--- Text segment ---

▽

Factors Associated With Accommodation Requests
Multivariate logistic regression analysis found that being a woman and having more education were associated with a higher likelihood of requesting job accommodations related to UVFP (Table 3). In fact, women were 2.6‐times more likely to ask for accommodations than men (OR 2.6, 95% CI: 1.4‐5.0, P = .01). Participants with education beyond high school were much more likely to ask for job accommodations than those who only finished high school or earned a general educational development (GED) (OR 4.5, 95% CI: 1.4‐14.7, P = .01). Etiology was associated with requesting accommodation. Specifically, work accommodation was requested by 14% of patients whose UVFP etiology was surgery compared to 7.8% among other etiologies (P = .02). Otherwise, we found no association between etiology of UVFP and accommodation requests.
Factors Associated With Job Loss
Participants who requested accommodations more often had experienced job loss due to their condition (26.1% vs 9.2%, P < .01). Participants who made less than $14,000 annually made up a larger proportion of individuals who lost their job due to UVFP, than those who did not lose their job (19.6% vs 7.2%, P = .01) (Table 4). In multivariate logistic regression, those who had requested prior accommodations for their UVFP had 4.5‐fold increased odds of experiencing UVFP‐related job loss (OR 4.5, 95% CI: 2.1‐9.7, P < .01). Participants who were unpaid at the time of the survey due to illness had 6.4 increased odds of experiencing UVFP‐related job loss (OR 6.4, 95% CI: 3.3, 12.4, P < .01) (Table 5). We found no association between UVFP etiology and job loss.
Discussion
Our multicenter CoPE collaborative study found that people with UVFP had a substantial employment burden. Specifically, 1 in 10 affected participants had requested job accommodations, and 1 in 13 experienced job loss related to their condition. Estimating 20,000 individuals are diagnosed with UVFP annually in the United States,2 our findings would translate into more than 2000 people requesting job accommodations and 1600 experiencing job loss due to this condition per year. These are likely significant underestimates since we only captured the treatment‐seeking population.
This study contributes to understanding the patient‐level burden on people's ability to perform workplace duties, its impact on job security, and UVFP's societal impact on the workforce. Our results highlight the need to efficiently rehabilitate UVFP patients to reduce quality of life consequences and workplace burden. These results also highlight the importance of clinicians understanding that patients with UVFP qualify for and often require job accommodations and are at risk of job loss.

△

--- Records supplied ---
▽

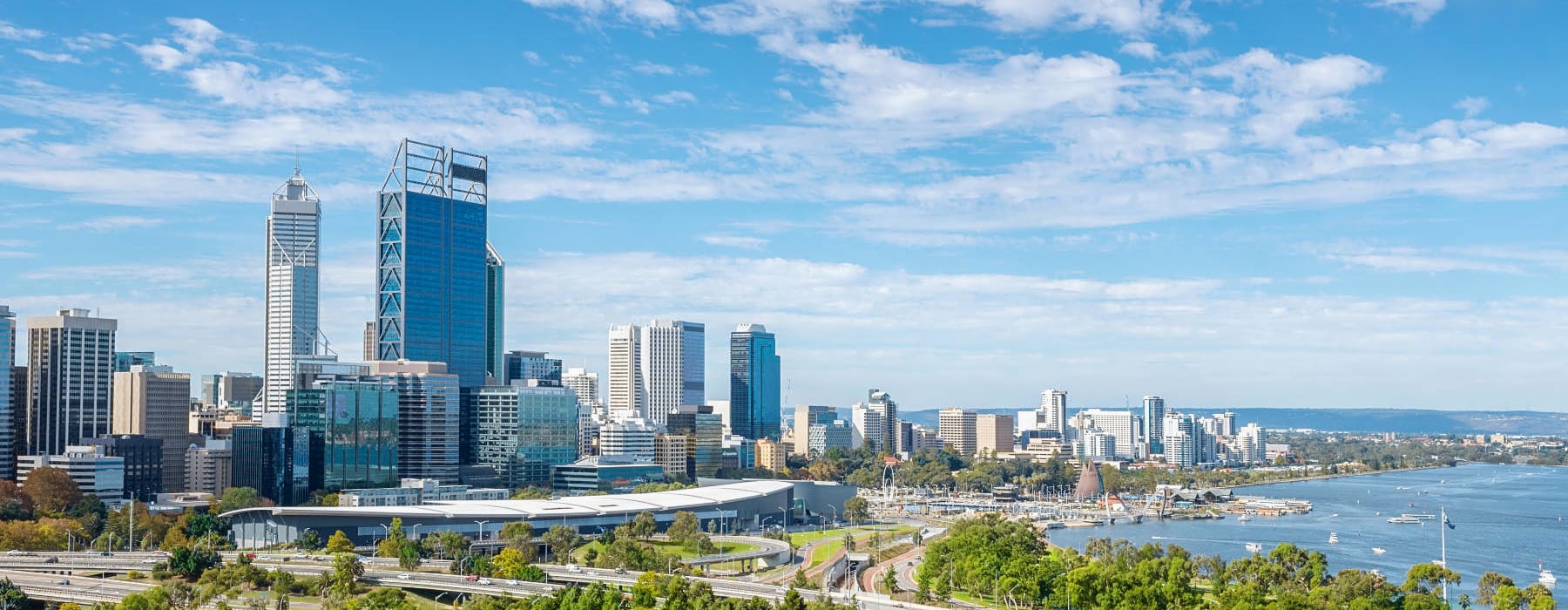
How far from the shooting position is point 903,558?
2269 inches

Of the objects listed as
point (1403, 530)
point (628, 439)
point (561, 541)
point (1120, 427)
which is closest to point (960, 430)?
point (1120, 427)

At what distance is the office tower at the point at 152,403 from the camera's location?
7800cm

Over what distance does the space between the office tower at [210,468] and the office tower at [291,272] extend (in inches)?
1436

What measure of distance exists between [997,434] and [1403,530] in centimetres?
7720

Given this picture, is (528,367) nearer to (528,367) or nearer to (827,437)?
(528,367)

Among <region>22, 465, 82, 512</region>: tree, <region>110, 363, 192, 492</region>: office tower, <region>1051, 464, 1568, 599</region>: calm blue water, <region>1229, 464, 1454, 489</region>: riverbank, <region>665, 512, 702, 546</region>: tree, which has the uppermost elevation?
<region>110, 363, 192, 492</region>: office tower

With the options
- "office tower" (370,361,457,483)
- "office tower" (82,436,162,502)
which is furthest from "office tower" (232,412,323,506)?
"office tower" (370,361,457,483)

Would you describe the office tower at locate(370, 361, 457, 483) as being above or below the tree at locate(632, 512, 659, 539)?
above

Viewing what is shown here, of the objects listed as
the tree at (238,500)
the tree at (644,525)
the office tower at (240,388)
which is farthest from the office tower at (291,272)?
the tree at (644,525)

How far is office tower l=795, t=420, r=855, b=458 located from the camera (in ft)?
454

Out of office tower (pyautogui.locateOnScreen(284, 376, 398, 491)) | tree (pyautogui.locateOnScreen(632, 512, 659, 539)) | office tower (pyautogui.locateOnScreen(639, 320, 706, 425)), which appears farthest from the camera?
office tower (pyautogui.locateOnScreen(639, 320, 706, 425))

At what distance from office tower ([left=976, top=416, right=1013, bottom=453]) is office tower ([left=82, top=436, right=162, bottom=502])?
3653 inches

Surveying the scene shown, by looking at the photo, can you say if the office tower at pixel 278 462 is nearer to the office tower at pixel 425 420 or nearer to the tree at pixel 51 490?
the office tower at pixel 425 420

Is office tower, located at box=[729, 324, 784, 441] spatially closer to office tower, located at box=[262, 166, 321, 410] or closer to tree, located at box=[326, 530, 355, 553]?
office tower, located at box=[262, 166, 321, 410]
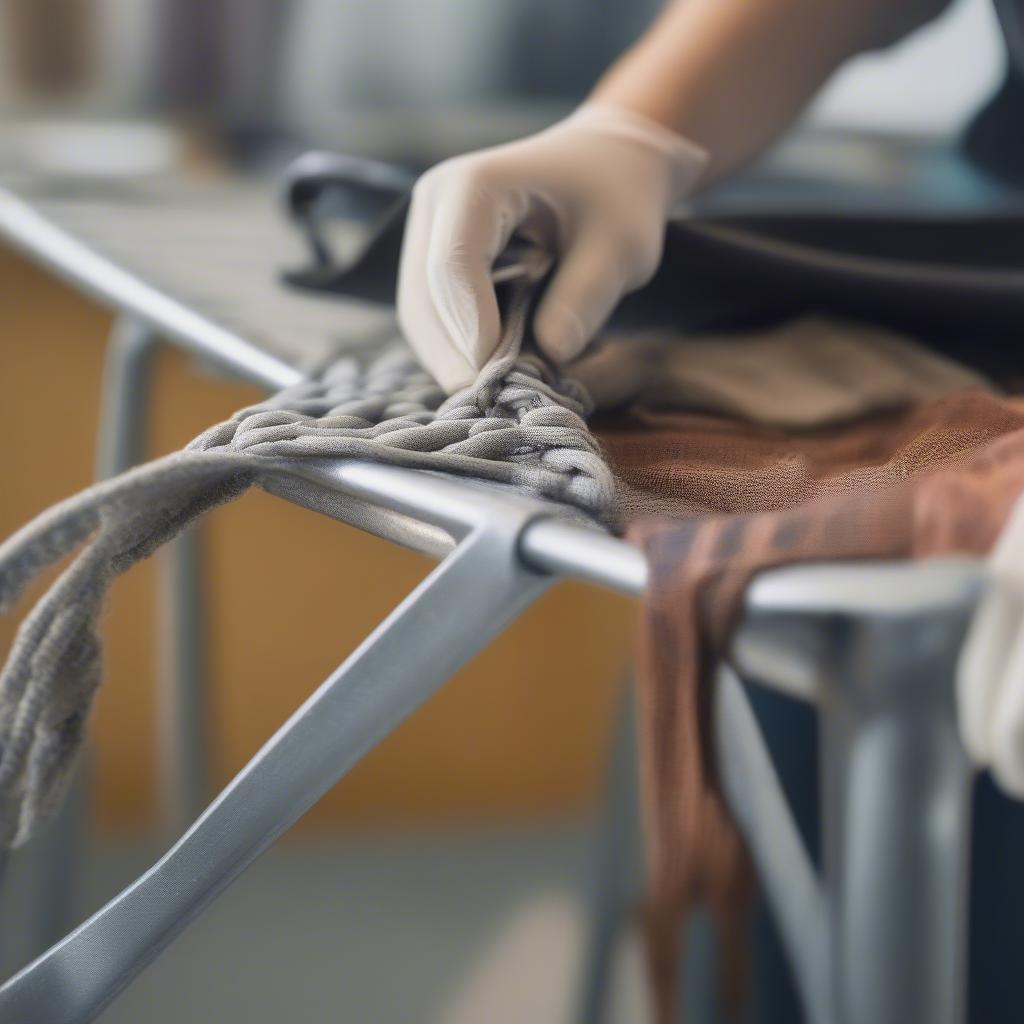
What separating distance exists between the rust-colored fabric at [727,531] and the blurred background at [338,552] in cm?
53

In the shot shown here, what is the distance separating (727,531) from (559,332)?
0.18 m

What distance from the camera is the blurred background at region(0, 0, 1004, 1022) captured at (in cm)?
109

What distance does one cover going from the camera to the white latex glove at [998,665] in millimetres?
254

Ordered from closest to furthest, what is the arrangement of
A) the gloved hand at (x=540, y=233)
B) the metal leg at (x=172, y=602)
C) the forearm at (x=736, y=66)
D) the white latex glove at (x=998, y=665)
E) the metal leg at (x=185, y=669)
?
the white latex glove at (x=998, y=665)
the gloved hand at (x=540, y=233)
the forearm at (x=736, y=66)
the metal leg at (x=172, y=602)
the metal leg at (x=185, y=669)

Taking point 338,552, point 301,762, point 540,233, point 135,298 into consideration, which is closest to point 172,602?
point 338,552

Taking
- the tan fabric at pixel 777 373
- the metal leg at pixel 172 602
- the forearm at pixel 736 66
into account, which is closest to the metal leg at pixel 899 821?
the tan fabric at pixel 777 373

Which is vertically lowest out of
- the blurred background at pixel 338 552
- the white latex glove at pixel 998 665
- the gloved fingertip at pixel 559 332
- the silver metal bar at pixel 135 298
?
the blurred background at pixel 338 552

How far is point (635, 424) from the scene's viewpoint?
0.45 meters

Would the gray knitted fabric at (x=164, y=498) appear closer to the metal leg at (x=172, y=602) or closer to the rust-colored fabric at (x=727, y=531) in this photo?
the rust-colored fabric at (x=727, y=531)

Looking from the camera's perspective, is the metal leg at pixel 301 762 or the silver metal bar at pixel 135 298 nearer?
the metal leg at pixel 301 762

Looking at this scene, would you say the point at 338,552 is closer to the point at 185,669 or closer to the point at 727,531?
the point at 185,669

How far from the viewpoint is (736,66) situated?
2.05ft

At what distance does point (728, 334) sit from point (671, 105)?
0.12 m

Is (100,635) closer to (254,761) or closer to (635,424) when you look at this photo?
(254,761)
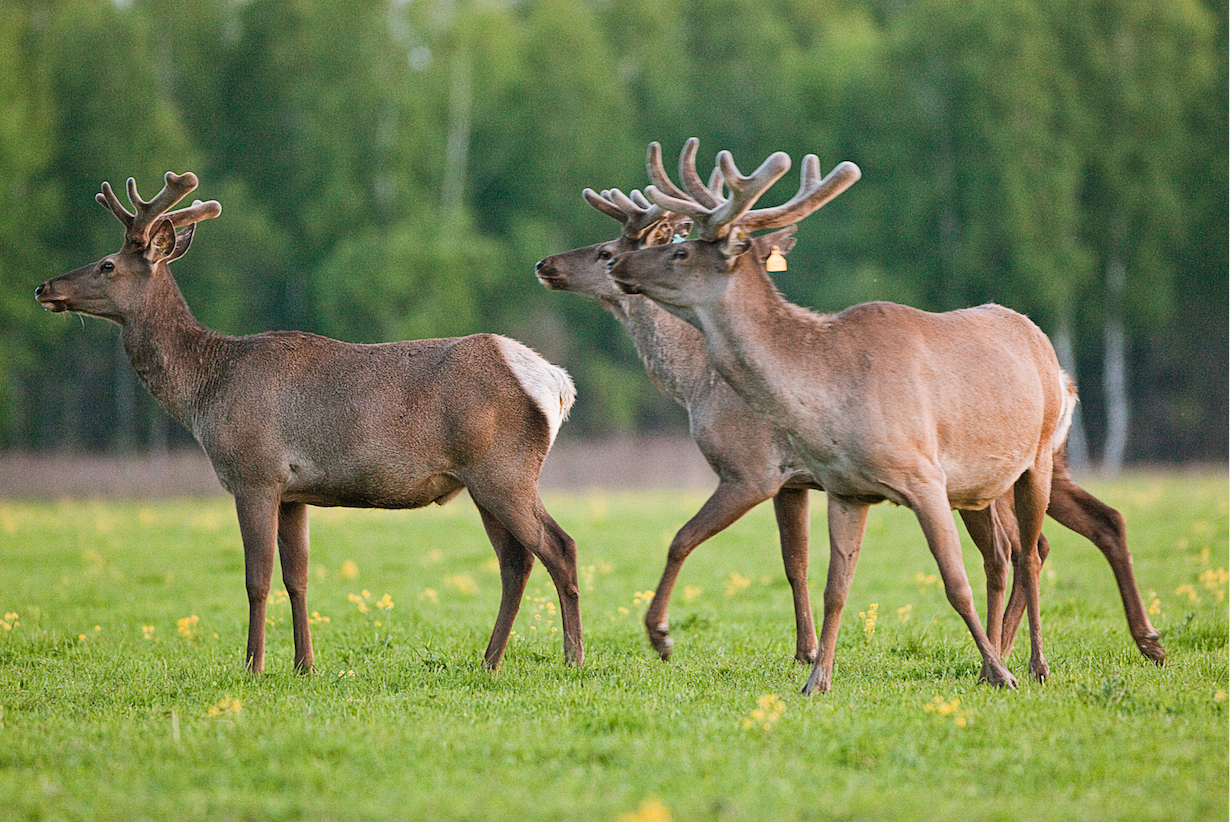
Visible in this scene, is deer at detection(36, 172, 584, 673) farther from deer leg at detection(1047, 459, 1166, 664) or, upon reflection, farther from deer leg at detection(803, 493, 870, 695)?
deer leg at detection(1047, 459, 1166, 664)

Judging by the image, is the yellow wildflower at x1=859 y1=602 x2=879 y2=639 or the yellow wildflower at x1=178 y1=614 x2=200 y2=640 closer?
the yellow wildflower at x1=859 y1=602 x2=879 y2=639

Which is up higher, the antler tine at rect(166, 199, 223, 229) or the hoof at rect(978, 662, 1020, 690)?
the antler tine at rect(166, 199, 223, 229)

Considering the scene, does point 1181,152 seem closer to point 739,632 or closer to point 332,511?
point 332,511

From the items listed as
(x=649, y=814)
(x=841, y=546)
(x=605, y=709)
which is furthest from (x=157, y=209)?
(x=649, y=814)

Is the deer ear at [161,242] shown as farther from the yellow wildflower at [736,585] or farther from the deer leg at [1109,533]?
the deer leg at [1109,533]

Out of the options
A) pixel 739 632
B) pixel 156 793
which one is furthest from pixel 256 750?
pixel 739 632

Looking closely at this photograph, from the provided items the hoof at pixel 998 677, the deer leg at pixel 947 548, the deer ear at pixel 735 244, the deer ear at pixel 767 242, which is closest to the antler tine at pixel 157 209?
the deer ear at pixel 735 244

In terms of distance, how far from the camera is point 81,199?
33.6 m

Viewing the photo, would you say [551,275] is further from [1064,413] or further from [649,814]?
[649,814]

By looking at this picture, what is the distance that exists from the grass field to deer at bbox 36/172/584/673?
0.62 meters

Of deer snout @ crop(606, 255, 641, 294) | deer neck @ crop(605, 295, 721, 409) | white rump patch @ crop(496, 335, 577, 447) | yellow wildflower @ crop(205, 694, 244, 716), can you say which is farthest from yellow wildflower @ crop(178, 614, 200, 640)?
deer snout @ crop(606, 255, 641, 294)

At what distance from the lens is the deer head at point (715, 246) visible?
6.89 m

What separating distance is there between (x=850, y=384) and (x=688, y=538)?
5.66 feet

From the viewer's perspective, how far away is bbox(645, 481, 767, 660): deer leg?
26.2 ft
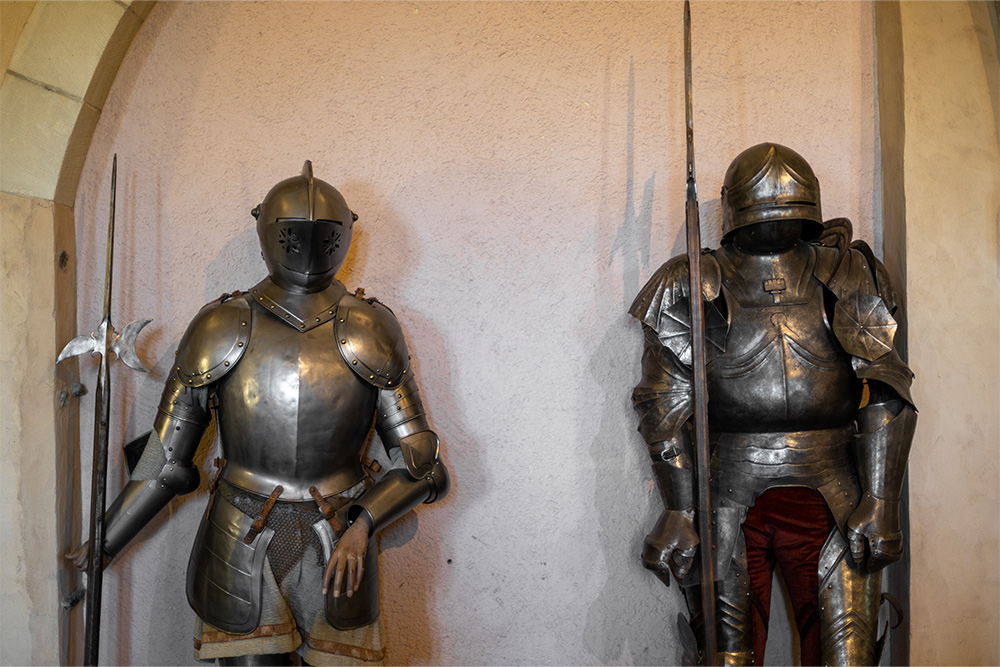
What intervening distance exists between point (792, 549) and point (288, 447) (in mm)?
1418

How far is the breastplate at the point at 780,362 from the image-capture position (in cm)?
211

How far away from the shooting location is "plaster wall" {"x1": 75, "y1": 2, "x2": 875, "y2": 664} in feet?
7.84

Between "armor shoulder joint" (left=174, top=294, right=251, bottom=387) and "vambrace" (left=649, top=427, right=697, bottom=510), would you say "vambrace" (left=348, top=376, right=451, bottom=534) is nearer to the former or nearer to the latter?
"armor shoulder joint" (left=174, top=294, right=251, bottom=387)

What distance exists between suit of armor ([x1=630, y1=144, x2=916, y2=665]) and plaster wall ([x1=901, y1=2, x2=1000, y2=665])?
0.92 feet

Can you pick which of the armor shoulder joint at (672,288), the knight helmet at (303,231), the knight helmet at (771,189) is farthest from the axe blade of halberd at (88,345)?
the knight helmet at (771,189)

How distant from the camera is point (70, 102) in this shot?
2250 millimetres

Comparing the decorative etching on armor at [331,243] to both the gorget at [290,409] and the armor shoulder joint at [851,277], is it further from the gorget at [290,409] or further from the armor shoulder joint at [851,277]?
Result: the armor shoulder joint at [851,277]

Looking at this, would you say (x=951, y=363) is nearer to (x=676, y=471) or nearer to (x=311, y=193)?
(x=676, y=471)

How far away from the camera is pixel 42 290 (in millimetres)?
2156

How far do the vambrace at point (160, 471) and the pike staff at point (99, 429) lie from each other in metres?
0.05

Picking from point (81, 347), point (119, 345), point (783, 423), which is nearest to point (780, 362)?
point (783, 423)

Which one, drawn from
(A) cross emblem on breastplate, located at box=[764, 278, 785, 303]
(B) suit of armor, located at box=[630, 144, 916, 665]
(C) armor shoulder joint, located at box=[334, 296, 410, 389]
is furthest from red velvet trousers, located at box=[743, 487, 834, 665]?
(C) armor shoulder joint, located at box=[334, 296, 410, 389]

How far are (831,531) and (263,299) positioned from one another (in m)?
1.70

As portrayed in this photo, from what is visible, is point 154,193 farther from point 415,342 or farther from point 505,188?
point 505,188
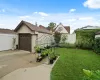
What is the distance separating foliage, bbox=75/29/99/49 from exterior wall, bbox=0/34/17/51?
10.4m

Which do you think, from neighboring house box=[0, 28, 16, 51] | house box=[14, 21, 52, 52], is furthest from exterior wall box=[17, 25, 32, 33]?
neighboring house box=[0, 28, 16, 51]

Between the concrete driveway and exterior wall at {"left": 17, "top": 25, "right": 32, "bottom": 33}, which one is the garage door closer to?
exterior wall at {"left": 17, "top": 25, "right": 32, "bottom": 33}

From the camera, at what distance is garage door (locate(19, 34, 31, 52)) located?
21639 mm

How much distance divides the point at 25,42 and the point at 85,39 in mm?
10188

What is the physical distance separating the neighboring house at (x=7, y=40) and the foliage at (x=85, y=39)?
10406 millimetres

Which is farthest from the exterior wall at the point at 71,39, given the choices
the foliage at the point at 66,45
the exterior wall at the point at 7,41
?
the exterior wall at the point at 7,41

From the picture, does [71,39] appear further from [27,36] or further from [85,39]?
[27,36]

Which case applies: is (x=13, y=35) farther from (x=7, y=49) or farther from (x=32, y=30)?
(x=32, y=30)

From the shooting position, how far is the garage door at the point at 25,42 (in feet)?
71.0

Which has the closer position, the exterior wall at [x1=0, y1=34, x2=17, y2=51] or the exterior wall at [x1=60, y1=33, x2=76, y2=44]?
the exterior wall at [x1=0, y1=34, x2=17, y2=51]

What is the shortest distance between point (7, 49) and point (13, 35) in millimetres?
2377

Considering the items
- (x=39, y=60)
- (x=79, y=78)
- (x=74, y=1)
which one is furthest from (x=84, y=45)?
(x=79, y=78)

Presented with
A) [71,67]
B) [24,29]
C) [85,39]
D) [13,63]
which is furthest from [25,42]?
[71,67]

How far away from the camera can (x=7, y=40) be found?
2234 centimetres
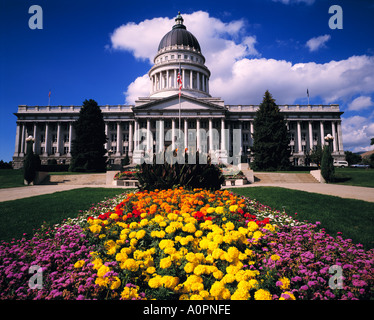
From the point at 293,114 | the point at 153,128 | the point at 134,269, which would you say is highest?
the point at 293,114

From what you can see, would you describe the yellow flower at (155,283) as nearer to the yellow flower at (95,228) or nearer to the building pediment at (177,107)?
the yellow flower at (95,228)

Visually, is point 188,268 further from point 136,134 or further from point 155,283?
point 136,134

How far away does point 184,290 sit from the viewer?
8.82 feet

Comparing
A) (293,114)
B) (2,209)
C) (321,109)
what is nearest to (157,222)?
(2,209)

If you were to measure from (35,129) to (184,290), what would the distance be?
7398 cm

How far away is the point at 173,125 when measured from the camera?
55.0 m

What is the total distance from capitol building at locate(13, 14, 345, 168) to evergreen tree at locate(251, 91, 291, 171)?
1536 cm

△

--- Exercise description ---
Copy the part of the UVFP employment text starting at "Factors Associated With Accommodation" and ending at "and accommodation requests.", switching every "high school" to "secondary school".

--- Output ---
Factors Associated With Accommodation Requests
Multivariate logistic regression analysis found that being a woman and having more education were associated with a higher likelihood of requesting job accommodations related to UVFP (Table 3). In fact, women were 2.6‐times more likely to ask for accommodations than men (OR 2.6, 95% CI: 1.4‐5.0, P = .01). Participants with education beyond secondary school were much more likely to ask for job accommodations than those who only finished secondary school or earned a general educational development (GED) (OR 4.5, 95% CI: 1.4‐14.7, P = .01). Etiology was associated with requesting accommodation. Specifically, work accommodation was requested by 14% of patients whose UVFP etiology was surgery compared to 7.8% among other etiologies (P = .02). Otherwise, we found no association between etiology of UVFP and accommodation requests.